Voor mensen die vaker op dit weblog komen is het misschien meer van hetzelfde. Elke keer als ik in Gaza ben ga ik een keer mee met het Home Care Team om de patienten te bezoeken. Ik vind het altijd spannend, soms zie ik een kind we al eerder bezochten en kan ik zien hoe die vooruit is gegaan, of dat de familie heeft geleerd om beter met de handicap om te gaan, en met het kind zelf. Maar elke keer is het weer spannend waar je terecht komt. De bus stopt, we stappen uit, we kloppen aan en gaan ergens naar binnen. Maken kennis. Meteen de eerste indrukken: arm of minder arm huis, is het liefdevol ingericht of een wanhopige chaos, wordt het team binnengelaten alsof het vrienden zijn, of ontstaat er iets van spanning omdat de patient niet goed verzorgd is. In sommige gezinnen is het eerst echt strijd: dan vinden zij dat die medische mensen maar moeten komen om wonden te verzorgen en oefeningen te doen, terwijl de filosofie nou juist is dat zij zelf de zorg overnemen met onze hulp en training.
Als we binnen komen kijk ik om me heen: Fatah of Hamas of geen van beide, je ziet het zo aan wat er aan de muur hangt. Dan de verhalen: hoe is iemand gehandicapt geraakt. Vaak door het geweld, de Israelische aanvallen, soms door de interne gevechten. Sommige mensen willen daar over praten, andere niet.

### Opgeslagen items
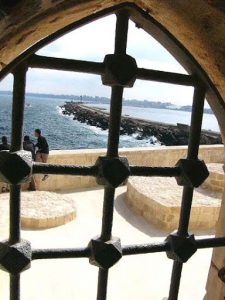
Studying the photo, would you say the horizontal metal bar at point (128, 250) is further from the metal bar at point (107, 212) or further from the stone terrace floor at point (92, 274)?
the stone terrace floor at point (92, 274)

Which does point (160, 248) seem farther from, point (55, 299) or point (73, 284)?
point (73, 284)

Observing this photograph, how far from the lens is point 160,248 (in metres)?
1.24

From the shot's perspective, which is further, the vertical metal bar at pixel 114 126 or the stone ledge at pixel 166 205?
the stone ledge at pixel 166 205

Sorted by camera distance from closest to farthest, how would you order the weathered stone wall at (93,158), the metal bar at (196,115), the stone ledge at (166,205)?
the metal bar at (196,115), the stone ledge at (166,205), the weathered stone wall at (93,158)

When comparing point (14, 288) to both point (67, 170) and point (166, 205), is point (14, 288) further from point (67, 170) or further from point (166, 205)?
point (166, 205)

* * *

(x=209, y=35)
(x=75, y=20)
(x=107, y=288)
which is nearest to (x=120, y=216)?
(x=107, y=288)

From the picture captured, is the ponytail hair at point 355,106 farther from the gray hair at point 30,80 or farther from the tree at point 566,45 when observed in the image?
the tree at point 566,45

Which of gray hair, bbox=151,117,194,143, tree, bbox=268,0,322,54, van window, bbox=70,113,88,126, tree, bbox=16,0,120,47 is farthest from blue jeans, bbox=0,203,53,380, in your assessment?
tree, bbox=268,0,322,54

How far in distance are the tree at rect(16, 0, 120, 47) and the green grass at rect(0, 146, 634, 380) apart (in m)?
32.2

### OPDRACHTEN
A – Waaraan ziet de schrijver volgens de tekst over de huisbezoeken in Gaza of een gezin voor Fatah, voor Hamas of voor geen van beide is?
B – Zet de tekst over de huisbezoeken in Gaza voort vanaf het punt waar die ophoudt.

### ANTWOORDEN
A – Aan wat er aan de muur hangt.

B –
Onze eerste klant was een oude man. Toen we binnenkwamen was zijn zoon hem net liefdevol zijn ontbijt aan het voeren. Maar de man moest erg huilen. Hij heeft pas geleden een beroerte gehad, en is halfzijdig verlamd. Hij moet oefeningen doen maar wil er geloof ik het liefst maar bij gaan liggen en met rust gelaten worden. Terwijl onze fysiotherapeut oefeningen met hem doet, en daarna twee van de teamleden demonstreren hoe je met die zware man tussen hen in hangend stapje voor stapje kunt lopen, praten de vrouwen van het team met zijn vrouw. Nooit wordt vergeten dat het niet alleen de patient is die patient is, maar dat het hele gezin er door beinvloed is en ook zorgen heeft.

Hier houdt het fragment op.